If I move -30 pixels, then the order is correct. I am confused on what is going on.
tileNum -= (tileNumber * tWidth);
theMatrix = new Matrix();
theMatrix.translate(tileNum,0);
this.graphics.beginBitmapFill(tileImage,theMatrix);
this.graphics.drawRect(0, 0,tWidth ,tHeight );
this.graphics.endFill();
Can someone tell me how transitions work, or some resources that show how they work. I ultimately want to know a good way to switch back and forth between each tile.
First of all, don't confuse translation with transition. The latter is a general English word for "change", whereas to translate in geometry and general math is to "move" or "offset" something.
A transformation matrix defines how to transform, i.e. scale, rotate and translate, an object, usually in a visual manner. By applying a transformation matrix to an object, all pixels of that object are rotated, moved and scaled/interpolated according to the values stored inside the matrix. If you'd rather not think about matrix math, just think of the matrix as a black box which contains a sequence of rotation, scaling, and translation commands.

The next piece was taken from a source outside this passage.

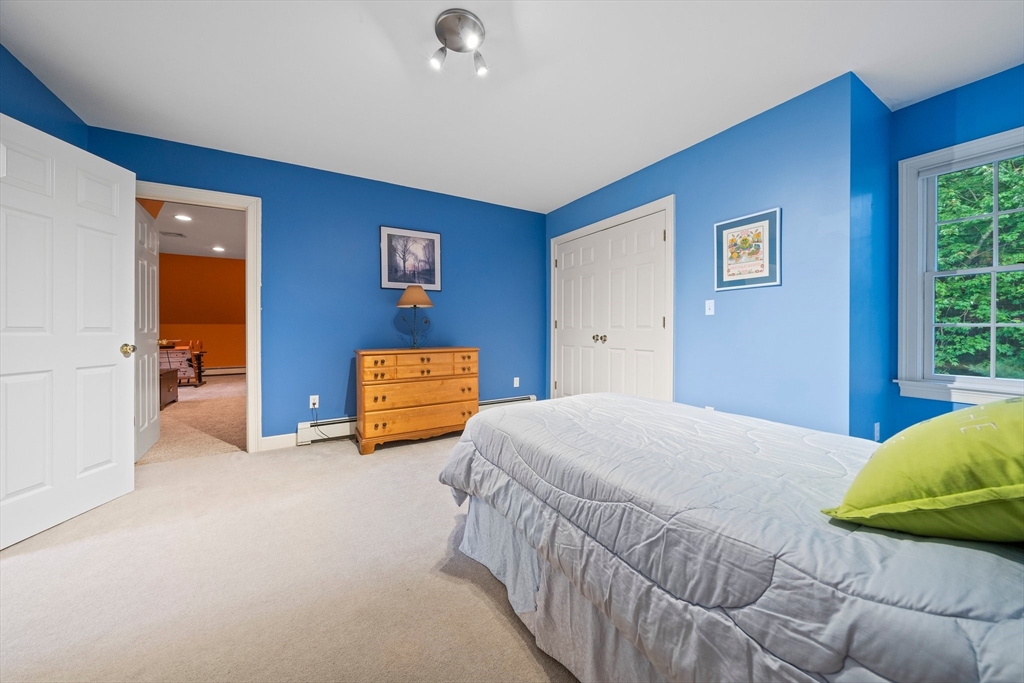 155 Pine Street Medfield, MA 02052 - Photo 21 of 40 a bedroom with a bed and window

The translate() method simply offsets the bitmap that you are about to draw a number of pixels in the X and Y dimensions. If you use the default ("identity") matrix, which contains no translation, the top left corner of your object/bitmap will be in the (0,0) position, known as the origin or registration point.

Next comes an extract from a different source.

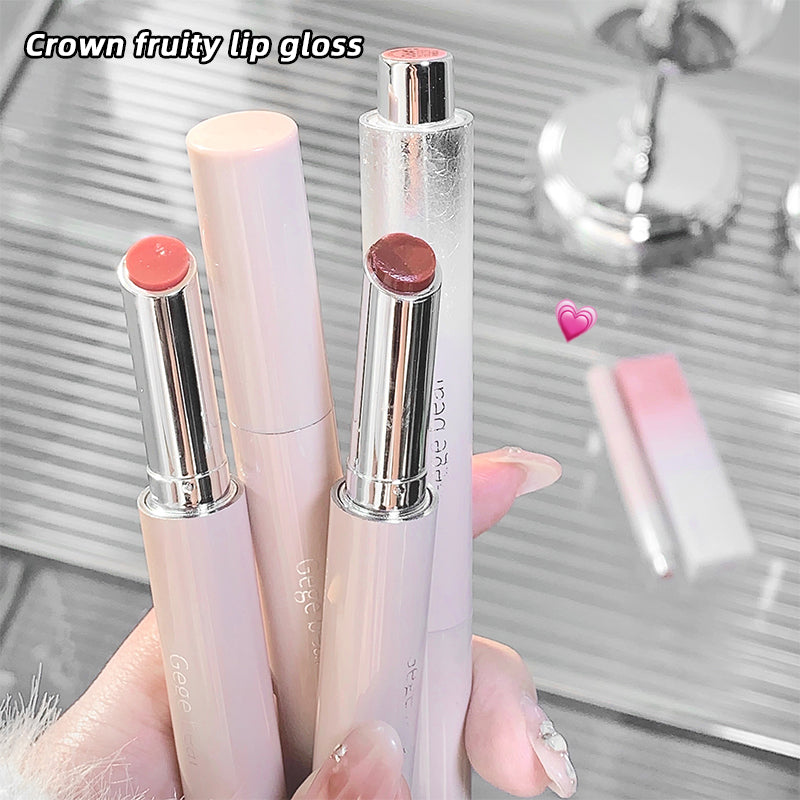 Three lip products with 'Crown' branding on a reflective surface.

Consider the following matrix:
var mtx : Matrix = new Matrix; // No translation, no scale, no rotation
mtx.translate(100, 0); // translated 100px on X axis
If you use the above matrix with a BitmapData.draw() or Graphics.beginBitmapFill(), that means that the top left corner of the original bitmap should be at (x=100; y=0) in the target coordinate system. Sticking to your Graphics example, lets first consider drawing a rectangle without a matrix transformation.

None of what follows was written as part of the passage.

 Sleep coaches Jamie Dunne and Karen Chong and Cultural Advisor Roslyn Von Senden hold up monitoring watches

var shape : Shape = new Shape;
shape.graphics.beginBitmapFill(myBitmap);
shape.graphics.drawRect(0, 0, 200, 200);
This will draw a 200x200 pixels rectangle. Since there is no transformation involved in the drawing method (we're not supplying a transformation matrix), the top left corner of the bitmap is in (x=0; y=0) of the shape coordinate system, i.e. aligned with the top left corner of the rectangle.
Lets look at a similar example using the matrix.
var shape : Shape = new Shape;
shape.graphics.beginBitmapFill(myBitmap, mtx);
shape.graphics.drawRect(0, 0, 200, 200);
This again draws a rectangle that is 200px wide and 200px high. But where inside this rectangle will the top left corner of myBitmap be? The answer is at (x=100, y=0) of the shape coordinate system. This is because the matrix defines such a translation.
But what then will be to the left of (x=100; y=0)? With the above code, the answer is that the bitmap repeats to fill the entire rectangle, and hence you will see the rightmost side of the bitmap, to the left of the leftmost side, as if there was another instance of the bitmap right next to it. If you want to disable the repeating image, set the third attribute of beginBitmapFill() to false:
shape.graphics.beginBitmpFill(myBitmap, mtx, false);
Lets take a look at one last example that might help your understanding. Remember that the translation matrix defines the position of the top left corner of an image, in the coordinate system of the shape. With this in mind, consider the following code, using the same matrix as before.
var shape : Shape = new Shape;
shape.graphics.beginBitmapFill(myBitmap, mtx);
shape.graphics.drawRect(100, 0, 100, 100);
Notice that this will draw the rectangle 100px in on the X axis. Not coincidentally, this is the same translation that we defined in our matrix, and hence the position of the top left corner of the bitmap. So even though repeating is enabled, we will not see a repeating image to the left of our rectangle, because we only start drawing at the point where the bitmap starts.
So the bottom line is, I guess, that you could think of the transform matrix as a series of transformation commands that you apply to your image as you draw it. This will offset, scale and rotate the image as it's drawn.
If you are curious about the inner workings of the matrix, Google transformation matrices, or read up on Linear Algebra!